Building a tumour takes teamwork!
Isolated groups of few cancer cells generally do not give rise to new tumours. Micrometastases, i.e. very small clusters of tumour cells, can frequently be found in the lymph nodes and bone marrow of cancer patients. These micrometastases tend to lie dormant after removal of the primary tumour – often for the remainder of the patient’s life. Moreover, it is well known that much cancer surgery leads to a veritable spraying of cancer cells in the operation wound, but it is very rare that these cells form any metastases where they land.
It is only a few years since the mainstream view of cancer researchers turned towards viewing the tumour as a complex society of cells, including tumour cells of heterogeneous natures, supporting stromal cells, and ingrowing blood vessels. These cells all have to work together in order for the tumour to grow and progress. It is a hotly debated issue whether the stromal and vascular cells are deceitfully co-opted by tumour cells which secrete growth factors similar to those occurring e.g. in wound healing, or whether the non-cancer cells surrounding the cancer cells are in themselves supporting and accelerating the tumour growth and progression.
It is in this complex tissue interplay that the tumour cells live and evolve. Cancer cells are genetically dissimilar from the people that are their hosts and progenitors, because they accumulate genetic changes of various kinds – mutations, deletions, amplifications, translocations – that enable them to proliferate independently and so on. One common first step in carcinogenesis is a genetic destabilisation, which leads to a much increased rate of genetic change. Hence, tumour cells constantly develop new genotypes and phenotypes and grow into a heterogeneous society of cells.
Now, in almost every situation where cooperation exists, dynamics come into play that are described by game theory. If everyone cooperates, it is typically advantageous for a single organism or cell to defect and reap the rewards of everyone else’s cooperativity while not contributing. This incentive to defect can lead to the collapse of the cooperative system, or to the emergence of a counter-strategy which rewards cooperators and punishes defectors. Against these strategies, in turn, there are other counter-strategies, and so the play of Nature continues. We can observe it in populations of bacteria, honey bees, wolves, and humans. And in cancer, or so we expect.
But what does it mean for a cancer cell to defect, and cease to cooperate? For about ten years, scattered groups of scientists have been building models where tumour cells of two different kinds derive certain benefits and drawbacks from being next to other cells of the same or of the other kind. (See this paper for a review.) Models like these are great fun, and they highlight the importance of evolutionary dynamics within the tumour. But thus far, the fitness modifiers have been very arbitrarily chosen, and can hardly be said to represent the physical realities of the tumour except on a very abstract level.

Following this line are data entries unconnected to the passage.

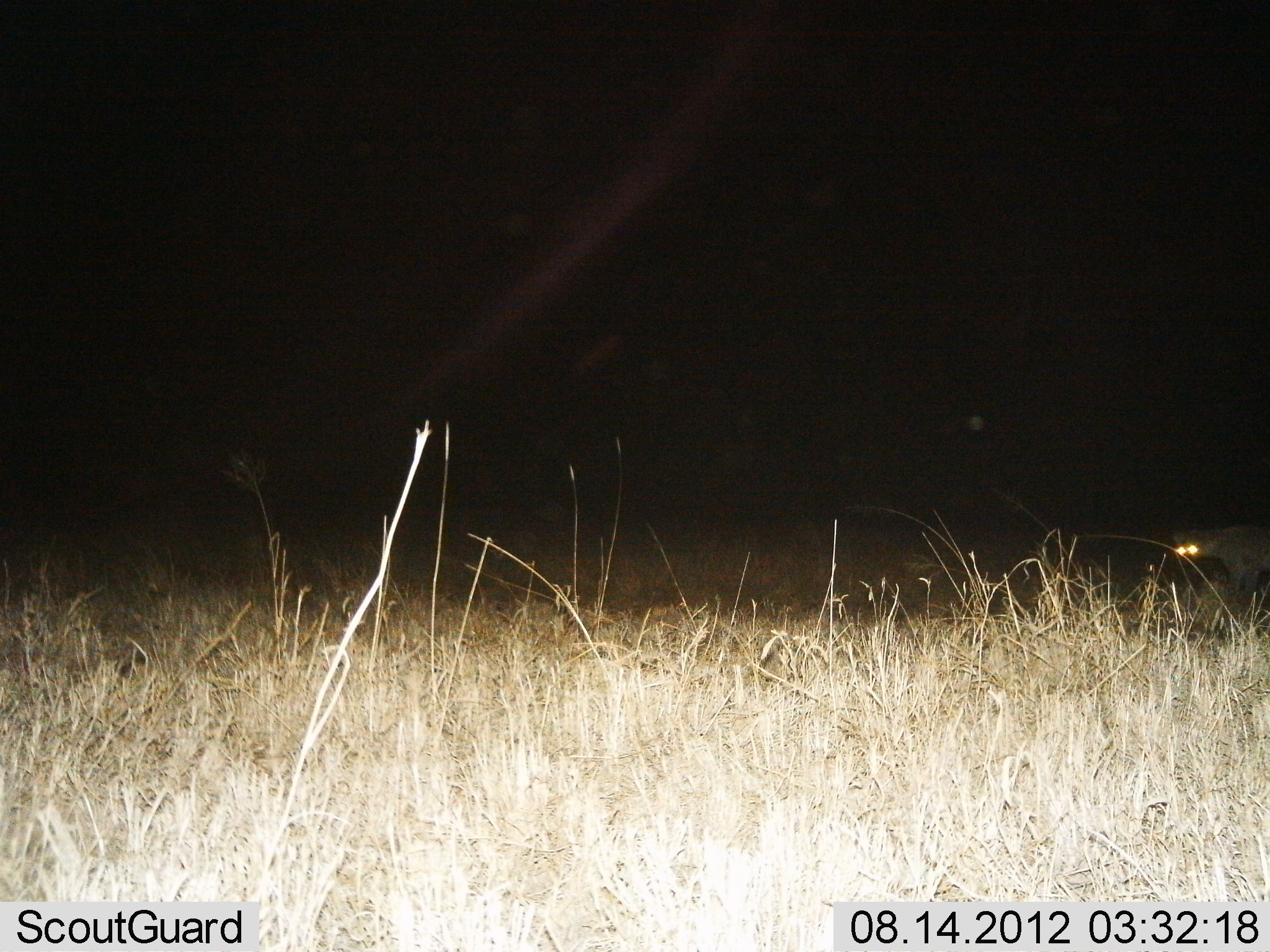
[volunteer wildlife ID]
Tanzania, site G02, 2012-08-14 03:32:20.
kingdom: Animalia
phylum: Chordata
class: Mammalia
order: Carnivora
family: Hyaenidae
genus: Crocuta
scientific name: Crocuta crocuta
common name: spotted hyena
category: hyenaspotted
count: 1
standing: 70%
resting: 0%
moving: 30%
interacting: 0%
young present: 0%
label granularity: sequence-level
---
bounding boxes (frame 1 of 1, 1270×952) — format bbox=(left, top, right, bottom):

There are two conceptual problems that make it very difficult to conceive of what defection in a tumour cell would look like. The first is that the cancer cell bathes in the same soup of growth factors as its immediate neighbours, and many of the stimulatory signals that are emitted by the cancer cell end up targeting the cell itself – so-called autocrine stimulation. This means that if the cancer cell were to stop stimulating its neighbours, it would also stop stimulating itself, and that would hardly ever result in any fitness increase. The second problem is that the cost of signalling is very low, and most of the cooperative behaviour takes the form of signalling through secreted molecules. That means that even if another cell has something to lose if the first cell stops its signalling, the first cell has almost nothing to gain. (Anti-proliferative signalling by tumour cells is very uncommon. I do not know of any proven example.)

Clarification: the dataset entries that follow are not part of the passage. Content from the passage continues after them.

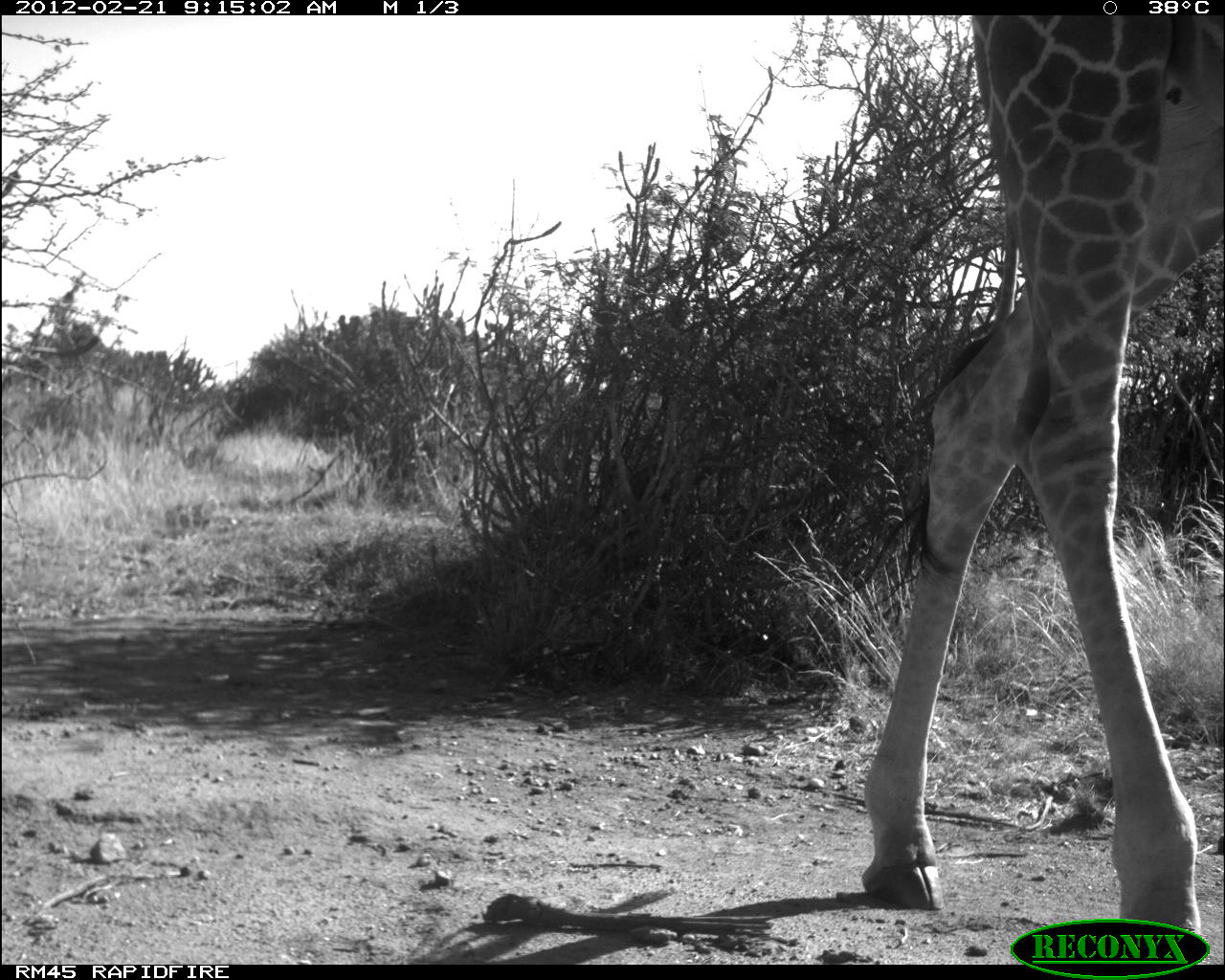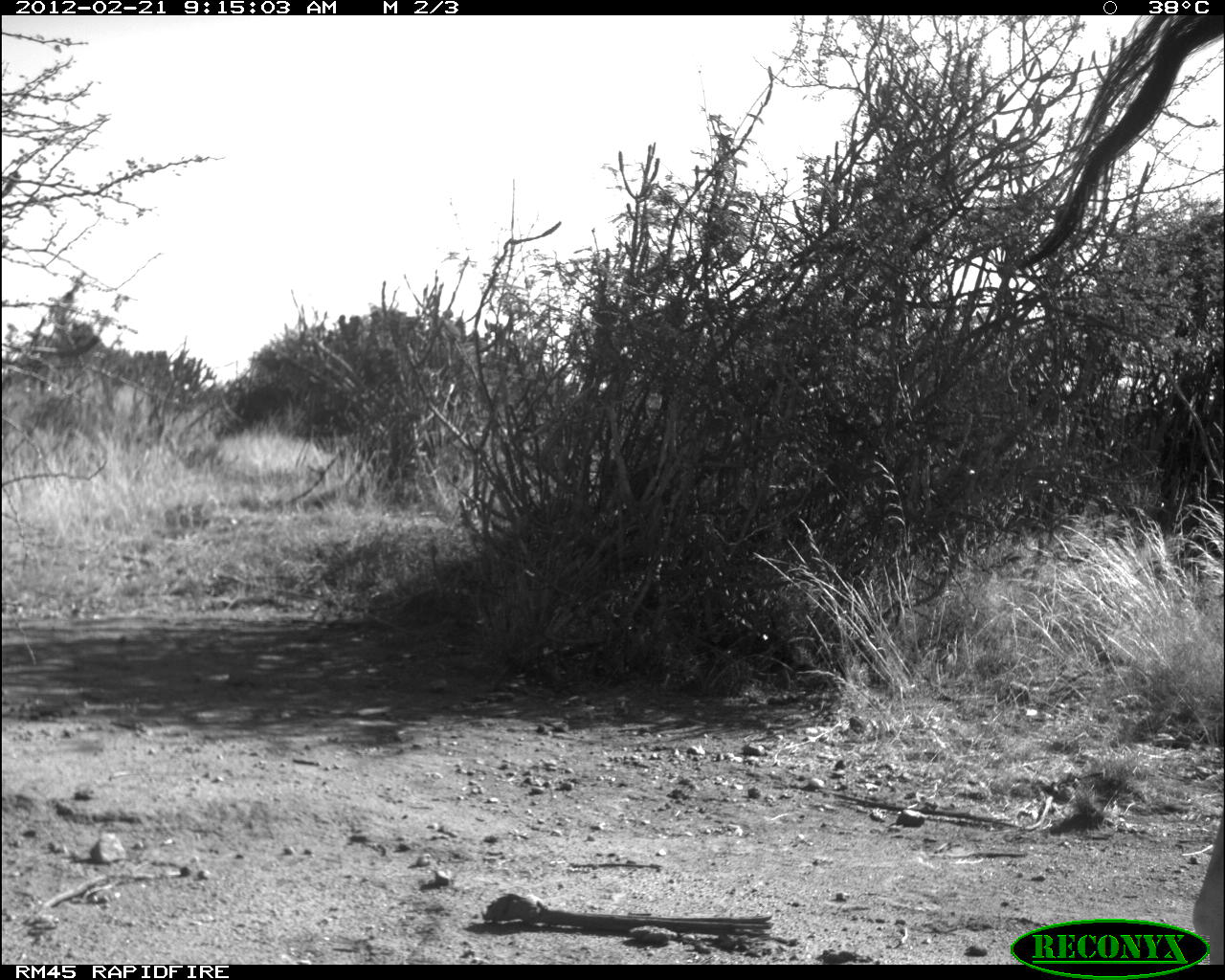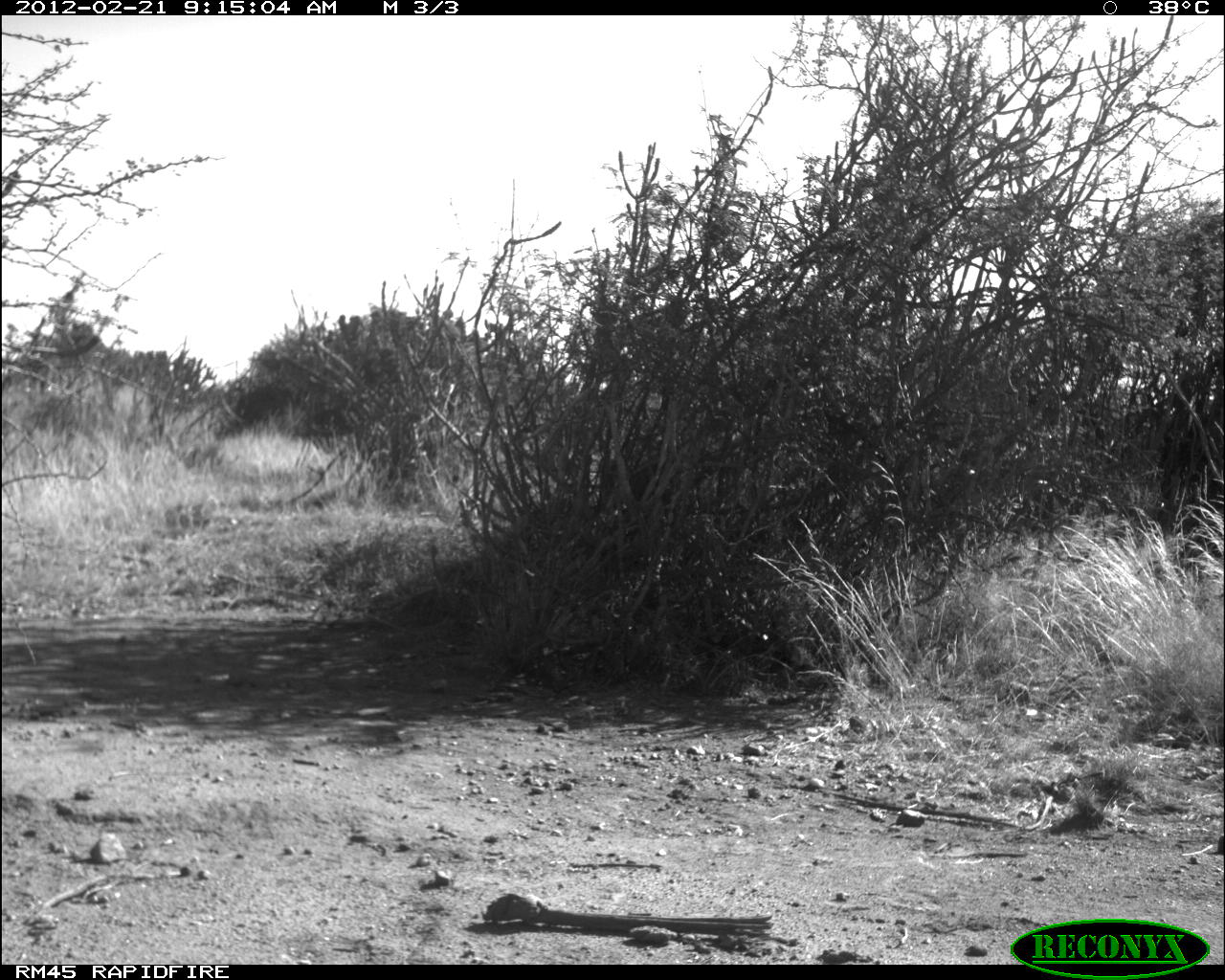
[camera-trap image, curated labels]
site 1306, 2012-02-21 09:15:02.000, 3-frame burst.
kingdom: Animalia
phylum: Chordata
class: Mammalia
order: Artiodactyla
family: Giraffidae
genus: Giraffa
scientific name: Giraffa camelopardalis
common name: giraffe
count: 1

In a recent paper, D. Basanta and co-workers suggest a biochemical basis for an act of defection, coupled to game-theoretical interactions. Their model brings in the Warburg effect, which is common to tumours of nearly all kinds. It consists in a shift from aerobic to anaerobic metabolism – great for when the blood supply is strained, as it usually becomes when tumours grow beyond a few millimetres in size. According to their reasoning, cells that shift their metabolism in this way adversely affect their neighbours, because they release toxic metabolites. They proceed to construct a set of conditions under which invasive tumour cells start to migrate out from the tumour after sufficiently many cells have turned anaerobic. In fact, they provide a completely new theoretical framework that may explain in evolutionary terms why the Warburg effect is so ubiquitous.
As good theory should, this model yields predictions that are testable in principle. Unfortunately, it is not really possible to eliminate locally the toxic by-products of anaerobic metabolism, or to prevent the Warburg effect from appearing at all. While we wait for experimental science to catch up, these theoretical models continue to help us form a tentative understanding of the principles behind the tissue interactions in tumours.